Al via lo studio prospettico GISEL

Il network GISEL (Gruppo Italiano Senologico per l'Elettrochemioterapia) ha sottomesso al convegno Attualità in Senologia (AIS) l'abstract "Elettrochemioterapia nel trattamento delle metastasi cutanee da tumore al seno: attività del gruppo GISEL" che anticipa i progetti futuri del gruppo di lavoro. E' in fase di attivazione, si legge, uno studio osservazionale prospettico mirato a confermare i risultati dello studio retrospettivo GISEL (Cabula C et al. Ann Surg Oncol 2015).

Il Gruppo GISEL (Gruppo Italiano Senologico per l'Elettrochemioterapia) è anche impegnato nella realizzazione di uno studio randomizzato prospettico di confronto fra due diverse strategie terapeutiche nelle metastasi cutanee da tumore al seno: lo scopo principale è determinare l’utilità di eseguire l’ECT durante il primo approccio terapeutico alle metastasi cutanee (in concomitanza ai trattamenti standard) piuttosto di utilizzarla al termine del percorso terapeutico dopo aver esaurito tutte le possibili opzioni.
I due protocolli sono aperti all’eventuale adesione di nuovi centri.

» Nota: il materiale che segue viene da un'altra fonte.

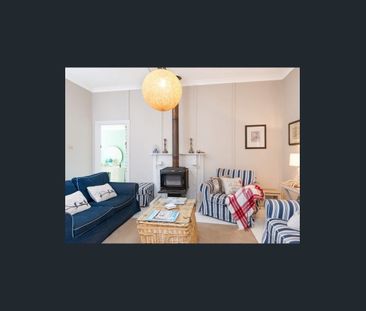 Charming Cottage with Modern Comforts - Photo 1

Lo studio pubblicato nel 2015 (Cabula C et al. Ann Surg Oncol 2015) ha valutato 113 pazienti a 2 mesi dal trattamento ECT (214 lesioni totali). La risposta oggettiva osservata è stata del 90.2%, mentre la risposta completa è stata ottenuta nel 58.4% dei pazienti. L’analisi multivariata ha evidenziato come la dimensione della lesione inferiore a 3 cm (p<0.001), l’assenza di metastasi viscerali (p=0.001), la positività al recettore di estrogeni (ER) (p=0.016) e un basso indice di Ki-67 (p=0.024) sono significativamente associati alla risposta completa. E’ stata osservata una tossicità dermatologica di livello G3 (ulcerazione cutanea) nell’8% dei pazienti e di livello G2 (iperpigmentazione cutanea) nell’8.8% dei pazienti.